EXCERPT TO READ:
------------------------------

# PPI 2300am by Shawnk



## DBlevel (Oct 6, 2006)

Simply amazing work by Shawn King on a PPI 2300am.........

Was excited to pick this amp up first of the year and even more excited once Shawn got it and started working on it! Pics really do not do the work justice!


----------



## soccerguru607 (Nov 4, 2009)

You should also show some pictures of the Earthquake PA4300 here....


----------



## DBlevel (Oct 6, 2006)

soccerguru607 said:


> You should also show some pictures of the Earthquake PA4300 here....


Your right Jimmy..........

A pair of Shawnk's best for myself......... Among many!


----------



## danno14 (Sep 1, 2009)

I love to see pride of workmanship evidenced in a finished product!

Kudos to Shawn and congrats to you


----------



## deeppinkdiver (Feb 4, 2011)

Holy sh*t Russ, these look amazing... Dang, I wasnt thinking when I looked at that list you sent of it being THAT Earthquake..

------------------------------

DATA EXCERPT:
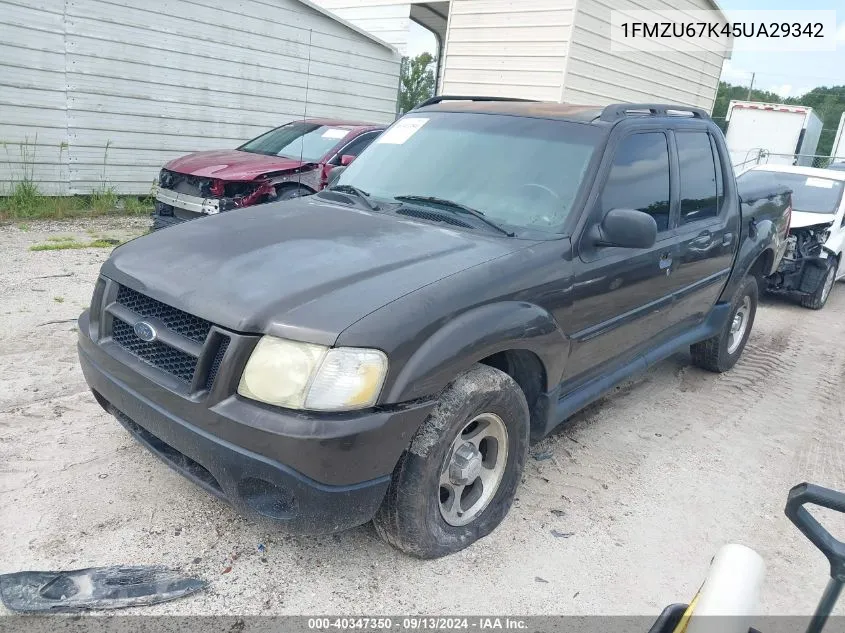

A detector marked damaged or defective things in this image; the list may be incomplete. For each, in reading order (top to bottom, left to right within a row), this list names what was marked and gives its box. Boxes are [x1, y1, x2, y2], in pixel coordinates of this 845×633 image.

------------------------------

TASK REQUIREMENTS: Give a two-sentence summary of the PPI 2300am thread. Rely only on the PPI 2300am thread, not on the data.

FINISHED EXERCISE: DBlevel praises Shawn King's work on a PPI 2300am amp picked up at the start of the year, then answers a suggestion to show the Earthquake PA4300 by presenting a pair of Shawnk's best. Other posters commend the pride of workmanship, congratulate the owner, and say the pieces look amazing.